§ **WORK TASK 1**:
Please answer these about the Yuba Mundo forum thread:
(a) According to gumby_kevbo, what does a Mundo with the 14mm solid axle use instead of a freehub/cassette?
(b) For how long has Jozo had the original Yuba Mundo wheel?
(c) What hauling capacity does the Yuba website state for the Lux?
§ **WORK TASK 2**: Go on with the Yuba Mundo forum thread, starting after its last sentence.
*** PASSAGE SHOWN ***
Quick question: I have a Mundo that was originally the 21spd version. Is that hub body 7spd specific, or can I put an 8, 9 or 10spd cassette on there?


----------



## gumby_kevbo (Dec 24, 2011)

alshead said:


> Quick question: I have a Mundo that was originally the 21spd version. Is that hub body 7spd specific, or can I put an 8, 9 or 10spd cassette on there?


If it is the 14mm solid axle (21mm nuts) then it is a 7sp freewheel, NOT a freehub/cassette....so you can't use any sort of cassette without replacing the hub.


----------



## Jozo (Oct 7, 2012)

I consider buying a new wheel for my Yuba Mundo V4 with a hub dynamo (for winter commuting without need for every day battery charging).

Now I have the original Yuba Mundo wheel (without dynamo) for 5 years without any issues so I'd like to find something similary sturdy.

Yuba offers this one:
https://www.yubaeurope.com/bikes-add-ons/add-ons/mundo-v4-lux-vorderrad

Do you have experience with this wheel?

Are the rims and spokes (the width) the same quality as on the standard Yuba wheel?

Does the wheel impact (decrease) original load capacity?

Or is it better to use the old wheel? 

Thanks


----------



## beoutside (May 5, 2007)

I know its been awhile but how did the wrap around work..... be a great step up for my kids!


----------



## bugly64 (May 6, 2008)

*My Yuba Mundo*

Glad to see a forum to discuss Mundo's







[/url]


----------



## Prof. Chaos (Oct 25, 2005)

do folks here think the CroMo version is worth double the "classic" with just steel? i there seem to be a number of other upgrades, involved, but i was thinking about going to a IGH anyway, so the drive train improvements are a bit of a wash. 
Also, on the Yuba website the Lux (new v5 i think) is stated as capable of hauling 440 lbs, while the classic is stated to handle 440 plus the rider. The less expensive version _can't_ have a _higher_ load capacity than the deLUx version, right? they just didn't mention the weight of the rider for the lux?
*** End of PASSAGE SHOWN ***
*** INFORMATION SHOWN ***
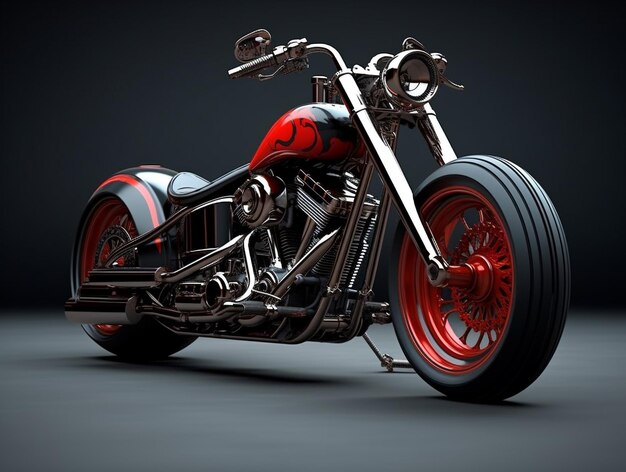 Esposizione di motociclette Bobber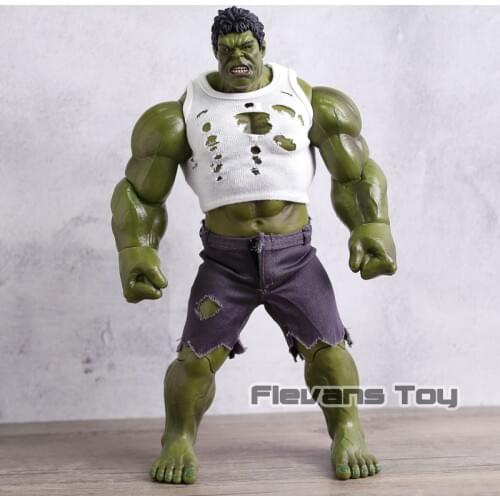 Bruce Banner Hulk Action Figure Movable Model Toy 26cm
*** End of INFORMATION SHOWN ***
§ **ANSWER SECTION 1**:
(a) A 7-speed freewheel.
(b) Five years.
(c) 440 lbs.

§ **ANSWER SECTION 2**:
thanks to all for the great thread. Lots of info here. I am trying to decide between the Mundo and a Big Dummy (and trying not to think about the big fat dummy:nono so all this has been extremely helpful.


----------



## bugly64 (May 6, 2008)

*made a few upgrades to the Mundo*

I went electrical with Luna Cycle Bafang BBSHD motor coupled with Shark 52v battery. I replaced the Yuba go-getter bag with Carsick Designs Slingset bags. The ride was really harsh, so I went with a suspension shock.


----------



## gumby_kevbo (Dec 24, 2011)

Got a Big ol' basket so Maxwell can go too!


----------



## gingerchris (Aug 2, 2018)

Having been inspired by this thread, I'm going to look at a second-hand Mundo v3 tomorrow as a first cargo bike for carting around my little one. From the pictures I've seen it looks 'well used' - is there anything specific I should be looking out for that should make me walk away? Thanks for any advice anyone can offer


----------



## beoutside (May 5, 2007)

*yuba looking*



gingerchris said:


> Having been inspired by this thread, I'm going to look at a second-hand Mundo v3 tomorrow as a first cargo bike for carting around my little one. From the pictures I've seen it looks 'well used' - is there anything specific I should be looking out for that should make me walk away? Thanks for any advice anyone can offer


Mostly like any used bike, might need new drive train so factor that into to the cost plus test the headset for play.... I electrified mine so when I built it up just went with a downhill headset. The frames are bomber but check the places the chain might rub it down to the frame.... 
The accessories are spendy, so if it comes with any thats great !!


----------



## gingerchris (Aug 2, 2018)

Great stuff, thanks. I think it's a decent price so even if some replacement parts are needed it should be a goer.


----------



## wadahakawichief (Feb 7, 2015)

Hello all. My first post.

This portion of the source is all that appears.